“就是孤独终老,最后没人照顾饿死在家里,我也不可能选他做伴侣的。因为——”

“——我还不想谈个恋爱好像养了个孩子一样。”

“……”

“……”

空气瞬间沉默了。

只有果戈里仍然在摇头晃脑。

“什么什么?”

“你们是在说我吗?是在说果戈里吗?”

“……”

桃羽无比惨淡地笑了笑,冲着果戈里努了努嘴。

你看。

“哈哈,”费奥多尔轻笑了一声,最后才为自己的挚友找起补来,“倒是也没必要这么说他。果戈里这家伙,倒也不是真的不会照顾人。”

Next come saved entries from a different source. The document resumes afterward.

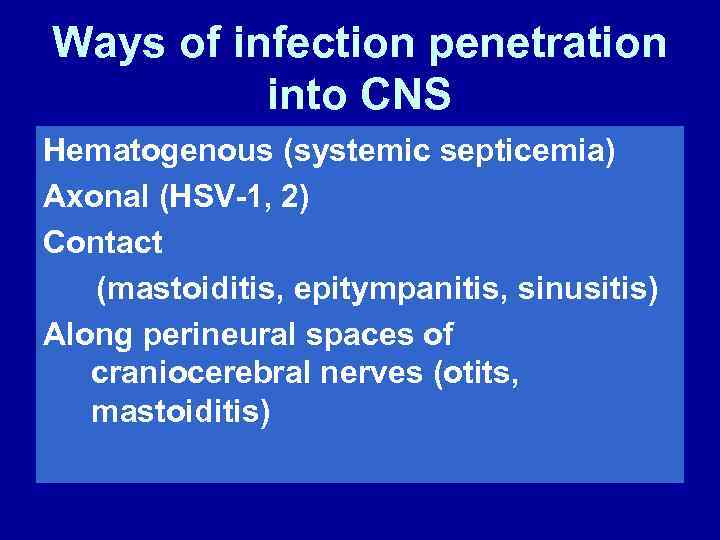 Ways of infection penetration into CNS

Hematogenous (systemic septicemia)

Axonal (HSV-1, 2)

Contact

(mastoiditis, epitympanitis, sinusitis)

Along perineural spaces of craniocerebral nerves (otits, mastoiditis)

“如你所见,我身体不是很好,属于稍微不注意就有可能生病的类型。有一次不小心发烧了,就是果戈里忙前忙后照顾的。”

“诶?这样吗?”小鸟游桃羽棒读。

这莫非就是她所不知道的果戈里吗?

然而没想到,费奥多尔接着就说道:“当然,如果他没有在我发烧到39度的时候把生鸡蛋放在我的额头上,试一试能不能烤熟,如果没有用俄罗斯油煎包来给我降温的话,可能我会感谢他吧。”

“……”

好吧。

果然果戈里还是那个果戈里啊……

“总之,”费奥多尔总结性发言一般说道,“这个家伙是跳脱了一点,但是太出格的事应该不会干,还希望你包容他一点。”